IBM agreed to pay $4.75 million to settle a long-running ERISA stock-drop complaint by participants in a company 401(k) plan.
The preliminary agreement for the class-action suit, which must be approved by U.S. District Judge William H. Pauley III in New York, was filed April 2 with the court by plaintiffs' attorneys.
The parties said Feb. 25 that they had reached a tentative agreement but provided no terms.
The settlement will provide "a substantial recovery" to the participants, the proposed settlement document said. "In light of the significant costs and risks of continued litigation, the proposed settlement constitutes a fair, reasonable and adequate outcome for all parties and is in the best interests of the class."
The participants maintained that plan fiduciaries should have taken corrective action to protect participants who owned company stock as part of their 401(k) savings. They said investors were harmed when the stock fell following IBM's disclosure, asset write-down and subsequent sale of a money-losing microelectronics unit.
The case, Jander et al. vs. The Retirement Plans Committee of IBM et al., has had an extensive tour of the legal system.
The initial complaint, filed in May 2015 and amended in August 2015, was dismissed by Mr. Pauley in September 2016. A second amended complaint was dismissed by Mr. Pauley in September 2017.
The plaintiffs then appealed to the 2nd U.S. Circuit Court of Appeals, New York, which reversed the lower court ruling in December 2018.
IBM petitioned the U.S. Supreme Court in June 2019, which vacated the case in January 2020 and told the appeals court to review issues that hadn't been part of the lower court rulings.
The appeals court in June 2020 reaffirmed its original decision. IBM appealed to the Supreme Court again, which, in November 2020, declined to hear the petition, thus putting the case back in Mr. Pauley's court.
"This is plainly a complex litigation," said the plaintiffs' proposed settlement document, explaining why they agreed to settle. "Simply litigating the sufficiency of plaintiffs' allegations has taken more than five years and involved every stratum of the federal courts. Class counsel believes that litigating this case through fact and expert discovery will likely necessitate, at a minimum, hundreds of thousands of pages of document production, as well as the depositions of numerous witnesses."
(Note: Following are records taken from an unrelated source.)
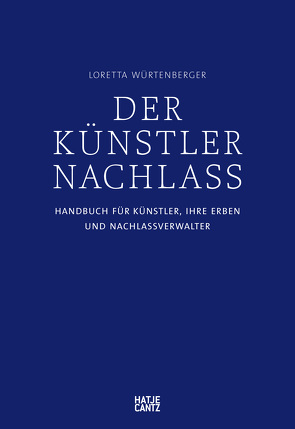 LORETTA WÜRTENBERGER

DER KÜNSTLER NACHLASS

HANDBUCH FÜR KÜNSTLER, IHRE ERBEN UND NACHLASSVERWALTER

HATJE CANTZ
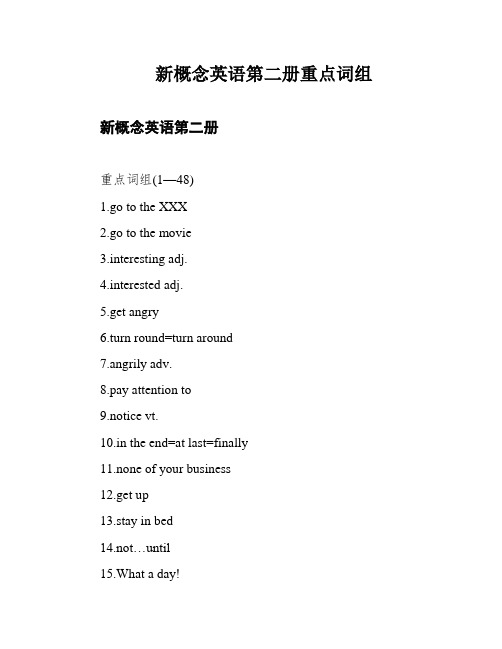 新概念英语第二册重点词组

新概念英语第二册

重点词组(1—48)

1.go to the XXX

2.go to the movie

3.interesting adj.

4.interested adj.

5.get angry

6.turn round=turn around

7.angrily adv.

8.pay attention to

9.notice vt.

10.in the end=at last=finally

11.none of your business

12.get up

13.stay in bed

14.not…until

15.What a day!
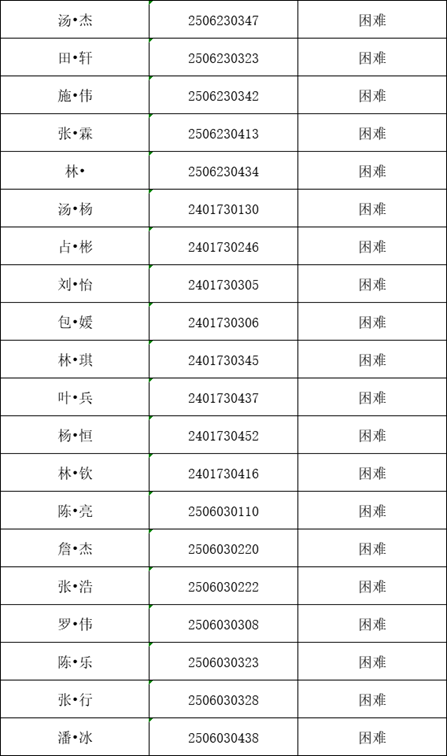 | 汤•杰 | 2506230347 | 困难 |
|---|---|---|
| 田•轩 | 2506230323 | 困难 |
| 施•伟 | 2506230342 | 困难 |
| 张•霖 | 2506230413 | 困难 |
| 林• | 2506230434 | 困难 |
| 汤•杨 | 2401730130 | 困难 |
| 占•彬 | 2401730246 | 困难 |
| 刘•怡 | 2401730305 | 困难 |
| 包•媛 | 2401730306 | 困难 |
| 林•琪 | 2401730345 | 困难 |
| 叶•兵 | 2401730437 | 困难 |
| 杨•恒 | 2401730452 | 困难 |
| 林•钦 | 2401730416 | 困难 |
| 陈•亮 | 2506030110 | 困难 |
| 詹•杰 | 2506030220 | 困难 |
| 张•浩 | 2506030222 | 困难 |
| 罗•伟 | 2506030308 | 困难 |
| 陈•乐 | 2506030323 | 困难 |
| 张•行 | 2506030328 | 困难 |
| 潘•冰 | 2506030438 | 困难 |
The document also noted that had plaintiffs pursued the case, it would be at least a year before a trial could take place. "Even if plaintiffs prevail, the decision could be appealed for years to come," the document said. "Both sides will take on enormous expense in the meantime. Thus, it could easily be several more years before class members see any recovery under the most optimistic projection."